EXERCISE PASSAGE:

--------------------

In the early 1990s, prominent feminists argued there was a media-driven backlash against the women’s movement, and it risked losing some of the momentum gained in the 1970s.
Then along came the Spice Girls to make “Girl Power” fun, and palatable, again.
“If you want my future, forget my past,” sang Posh, Baby, Scary, Ginger and Sporty.
It turns out it wasn’t just their predominantly teen-girl fan base who thought the way forward was through exclaiming “You go girl!”, it was marketers looking for a fresh take on how to sell the same old stuff, with a new pro-female spin.
So addicted have advertisers become to using the rhetoric of empowerment that it is now used to sell everything from cleaning products (“Get the power — the power to clean anything”) super-elastic, stomach-sucking knickers (“Spanx — Power Panties”, insert pictures of svelte women posing with arms on hips), cosmetics (Bobbie Brown’s “Pretty Powerful” range) and even workshops for teen girls that claim to want to empower teens via fashion makeovers.
Because nothing says equality quite like learning what colours best suit your skin-tone, or how to dress to maximise those socially acceptable curves, and to minimise the male gaze’s exposure to others.
Yet when marketers tackle sexism convincingly, their campaigns become viral sensations.
The Dove “Real Beauty” campaign has been running for more than a decade and is considered the industry leader in this genre; their 2013 “Real Beauty Sketches” commercial remains the most watched video ad of all time.
Feminine hygiene company Always’ “Like a Girl” campaign exposed the destructive impact messages we give to tweens about what being a young woman means can have on self-esteem; it has had more than 63 million views on YouTube.
Although many find it hard to believe Dove’s parent company Unilever is genuine in their commitment to fostering positive body image (they also sell slimming products, skin whitening creams, and run the notoriously sexist Lynx advertisement campaigns for boys), and some question how Always pushing panty liners is compatible with moving beyond limiting stereotypes about girls, for many of us it seems it is at least easy to get behind messages that build women up, rather than tearing them down.

--------------------

MATERIAL SHOWN:

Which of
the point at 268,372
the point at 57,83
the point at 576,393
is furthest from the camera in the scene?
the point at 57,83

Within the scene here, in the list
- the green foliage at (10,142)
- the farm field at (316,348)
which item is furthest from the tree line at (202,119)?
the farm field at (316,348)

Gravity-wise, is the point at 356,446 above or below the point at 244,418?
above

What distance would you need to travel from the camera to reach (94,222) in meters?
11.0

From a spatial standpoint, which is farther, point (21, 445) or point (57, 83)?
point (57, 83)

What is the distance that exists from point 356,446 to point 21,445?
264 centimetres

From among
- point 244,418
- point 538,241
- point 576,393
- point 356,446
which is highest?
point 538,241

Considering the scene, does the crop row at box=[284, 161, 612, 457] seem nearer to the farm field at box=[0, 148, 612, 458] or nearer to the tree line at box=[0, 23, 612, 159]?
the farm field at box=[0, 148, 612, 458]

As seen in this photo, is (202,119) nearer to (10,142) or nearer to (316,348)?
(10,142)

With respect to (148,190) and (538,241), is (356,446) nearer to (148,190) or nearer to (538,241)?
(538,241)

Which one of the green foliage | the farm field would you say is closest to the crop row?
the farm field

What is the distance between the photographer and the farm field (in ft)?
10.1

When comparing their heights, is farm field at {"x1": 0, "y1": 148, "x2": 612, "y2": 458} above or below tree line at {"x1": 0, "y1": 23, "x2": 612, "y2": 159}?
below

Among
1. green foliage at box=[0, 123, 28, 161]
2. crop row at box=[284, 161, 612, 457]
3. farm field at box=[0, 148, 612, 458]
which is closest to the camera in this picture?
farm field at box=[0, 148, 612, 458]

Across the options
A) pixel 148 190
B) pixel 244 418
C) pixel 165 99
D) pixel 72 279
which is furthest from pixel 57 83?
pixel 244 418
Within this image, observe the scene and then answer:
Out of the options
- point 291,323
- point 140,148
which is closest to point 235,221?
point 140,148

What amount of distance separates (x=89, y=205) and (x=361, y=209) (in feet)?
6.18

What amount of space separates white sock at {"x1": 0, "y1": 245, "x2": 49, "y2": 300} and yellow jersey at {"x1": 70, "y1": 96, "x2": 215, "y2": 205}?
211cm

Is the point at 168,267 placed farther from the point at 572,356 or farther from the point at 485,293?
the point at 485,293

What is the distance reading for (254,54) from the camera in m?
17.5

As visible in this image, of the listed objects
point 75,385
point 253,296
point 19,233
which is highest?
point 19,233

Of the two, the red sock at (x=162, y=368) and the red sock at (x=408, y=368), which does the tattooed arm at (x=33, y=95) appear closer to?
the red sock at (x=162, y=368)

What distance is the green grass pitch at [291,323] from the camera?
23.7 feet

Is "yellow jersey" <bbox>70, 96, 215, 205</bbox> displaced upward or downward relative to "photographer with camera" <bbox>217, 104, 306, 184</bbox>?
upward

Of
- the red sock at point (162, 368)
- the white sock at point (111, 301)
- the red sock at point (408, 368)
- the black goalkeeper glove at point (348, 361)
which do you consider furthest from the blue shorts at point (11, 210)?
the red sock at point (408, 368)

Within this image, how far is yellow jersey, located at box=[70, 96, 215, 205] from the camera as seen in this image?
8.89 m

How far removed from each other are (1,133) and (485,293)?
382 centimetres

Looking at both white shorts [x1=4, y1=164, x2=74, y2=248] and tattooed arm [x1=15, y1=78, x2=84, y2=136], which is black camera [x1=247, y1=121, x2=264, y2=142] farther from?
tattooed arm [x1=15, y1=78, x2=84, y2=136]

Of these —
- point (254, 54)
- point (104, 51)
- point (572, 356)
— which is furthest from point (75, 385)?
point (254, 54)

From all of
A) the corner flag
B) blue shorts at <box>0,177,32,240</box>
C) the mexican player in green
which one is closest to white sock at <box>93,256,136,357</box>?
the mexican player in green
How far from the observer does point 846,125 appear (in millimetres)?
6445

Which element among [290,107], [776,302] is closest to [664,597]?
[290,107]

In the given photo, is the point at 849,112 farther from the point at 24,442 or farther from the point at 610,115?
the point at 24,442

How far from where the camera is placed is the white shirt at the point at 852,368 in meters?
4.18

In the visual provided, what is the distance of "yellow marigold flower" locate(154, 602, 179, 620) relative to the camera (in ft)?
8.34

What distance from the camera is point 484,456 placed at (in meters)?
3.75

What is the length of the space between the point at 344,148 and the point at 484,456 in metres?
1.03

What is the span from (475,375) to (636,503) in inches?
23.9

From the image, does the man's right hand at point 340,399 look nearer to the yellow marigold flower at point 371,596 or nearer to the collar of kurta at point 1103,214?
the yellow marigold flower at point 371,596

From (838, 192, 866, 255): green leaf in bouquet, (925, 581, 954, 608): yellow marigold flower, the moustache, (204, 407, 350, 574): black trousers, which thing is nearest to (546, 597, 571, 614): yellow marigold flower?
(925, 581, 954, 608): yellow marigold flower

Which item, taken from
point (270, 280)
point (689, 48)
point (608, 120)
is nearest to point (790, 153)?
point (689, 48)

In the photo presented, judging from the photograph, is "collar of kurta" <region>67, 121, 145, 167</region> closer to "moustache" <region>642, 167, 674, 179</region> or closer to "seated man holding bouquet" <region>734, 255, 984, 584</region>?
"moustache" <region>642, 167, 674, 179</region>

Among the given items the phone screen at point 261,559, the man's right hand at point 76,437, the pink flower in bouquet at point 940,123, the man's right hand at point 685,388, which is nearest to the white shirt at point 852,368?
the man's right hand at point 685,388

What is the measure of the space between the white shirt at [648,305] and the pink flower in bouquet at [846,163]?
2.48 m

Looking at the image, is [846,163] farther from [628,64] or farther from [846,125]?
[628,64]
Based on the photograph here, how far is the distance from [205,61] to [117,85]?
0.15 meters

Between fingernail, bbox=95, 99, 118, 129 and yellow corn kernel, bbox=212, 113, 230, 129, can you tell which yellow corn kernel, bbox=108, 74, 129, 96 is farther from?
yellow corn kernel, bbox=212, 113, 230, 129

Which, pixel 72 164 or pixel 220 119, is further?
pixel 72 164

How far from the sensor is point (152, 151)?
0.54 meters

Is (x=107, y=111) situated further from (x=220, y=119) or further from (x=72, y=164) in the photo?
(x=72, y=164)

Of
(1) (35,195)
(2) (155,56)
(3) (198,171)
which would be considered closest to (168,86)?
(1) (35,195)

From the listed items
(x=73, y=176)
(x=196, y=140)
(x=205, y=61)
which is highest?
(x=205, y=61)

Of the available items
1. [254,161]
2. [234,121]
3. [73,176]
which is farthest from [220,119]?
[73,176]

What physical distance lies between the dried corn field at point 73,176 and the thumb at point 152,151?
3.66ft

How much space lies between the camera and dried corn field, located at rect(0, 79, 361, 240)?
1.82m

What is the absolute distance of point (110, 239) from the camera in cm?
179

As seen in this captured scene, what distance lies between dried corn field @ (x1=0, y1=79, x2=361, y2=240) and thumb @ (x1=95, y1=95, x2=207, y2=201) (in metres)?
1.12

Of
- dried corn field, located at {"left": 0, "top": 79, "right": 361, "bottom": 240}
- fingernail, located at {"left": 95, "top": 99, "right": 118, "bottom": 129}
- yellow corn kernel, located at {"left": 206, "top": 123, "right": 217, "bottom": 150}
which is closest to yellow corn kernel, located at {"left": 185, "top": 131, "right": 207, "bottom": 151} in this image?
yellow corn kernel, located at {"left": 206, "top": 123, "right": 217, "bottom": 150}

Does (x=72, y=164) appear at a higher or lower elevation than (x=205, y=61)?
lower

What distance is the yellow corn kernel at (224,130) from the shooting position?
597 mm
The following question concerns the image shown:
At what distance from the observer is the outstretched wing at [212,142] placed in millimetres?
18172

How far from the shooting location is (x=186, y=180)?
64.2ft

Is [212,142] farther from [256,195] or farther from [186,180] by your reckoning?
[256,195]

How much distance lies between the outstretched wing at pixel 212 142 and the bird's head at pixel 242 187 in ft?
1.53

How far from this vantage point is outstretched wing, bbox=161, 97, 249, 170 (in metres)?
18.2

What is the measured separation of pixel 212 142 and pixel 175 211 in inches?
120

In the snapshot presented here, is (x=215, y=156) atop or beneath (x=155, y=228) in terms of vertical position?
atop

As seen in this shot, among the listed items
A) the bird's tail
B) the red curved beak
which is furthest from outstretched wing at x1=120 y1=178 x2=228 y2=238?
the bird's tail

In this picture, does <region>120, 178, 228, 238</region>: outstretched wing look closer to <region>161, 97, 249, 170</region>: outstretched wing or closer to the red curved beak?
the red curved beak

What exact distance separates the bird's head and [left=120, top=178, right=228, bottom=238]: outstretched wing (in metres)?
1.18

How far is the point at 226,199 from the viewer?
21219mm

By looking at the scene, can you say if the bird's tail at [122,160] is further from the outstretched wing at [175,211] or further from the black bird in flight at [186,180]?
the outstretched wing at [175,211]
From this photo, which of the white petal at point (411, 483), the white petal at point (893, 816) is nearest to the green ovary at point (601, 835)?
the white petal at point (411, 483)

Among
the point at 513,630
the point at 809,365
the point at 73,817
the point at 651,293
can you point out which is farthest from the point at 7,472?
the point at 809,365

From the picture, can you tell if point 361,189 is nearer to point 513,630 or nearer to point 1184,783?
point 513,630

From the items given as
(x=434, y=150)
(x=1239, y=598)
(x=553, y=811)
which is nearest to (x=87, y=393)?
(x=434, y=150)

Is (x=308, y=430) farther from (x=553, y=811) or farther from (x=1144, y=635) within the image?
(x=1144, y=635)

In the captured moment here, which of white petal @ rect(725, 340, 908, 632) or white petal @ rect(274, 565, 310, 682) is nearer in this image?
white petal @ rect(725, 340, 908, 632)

--------------------

SET OF TASKS:
(1) Answer these questions using the passage on empowerment in advertising.
(a) Which line do Posh, Baby, Scary, Ginger and Sporty sing in the passage?
(b) Which cosmetics range does the passage name as using the rhetoric of empowerment?
(c) How many YouTube views has the Always "Like a Girl" campaign had?
(2) Write the next part of the passage on empowerment in advertising, starting after its last sentence.

ANSWERS TO THE EXERCISE:
(1)
(a) "If you want my future, forget my past."
(b) Bobbie Brown's "Pretty Powerful" range.
(c) More than 63 million.

(2)
The new “I’d like to see that” advertisement for the AFL women’s competition harks back to the popular 1994 AFL men’s campaign of the same name, but the female creatives behind this version have ensured it kicks a goal not just for one of the fastest growing sports (the recent television broadcast of an women’s AFL exhibition match reached more than one million viewers), but for team feminism.
The ad features female AFL players in action alongside prominent Australian sporting figures such as Turia Pitt and Cathy Freeman. They tell us they would like to see “girls who never give up” and “more women making Australian sporting history”.
It is incredibly inspiring (only the most hardened misogynist could fail to be moved by the shot of Melbourne captain Nathan Jones holding his giggling little girl in his arms and declaring: “Our daughters wearing our numbers one day? I’d like to see that”).
But what makes it unique is that it isn’t selling pop music, lotions or sanitary pads. It’s selling female participation in sport and their right to be taken seriously.
In the week since the ad was launched it has racked up more than 300,000 views online. Last weekend the millions who participated globally in the women’s marches proved the push towards equality has well and truly regained momentum.
Feminism is alive, hitting the streets and demanding more. What more would I like to see the women’s movement do? For a kick off, I’d like to see us move beyond messages of faux empowerment.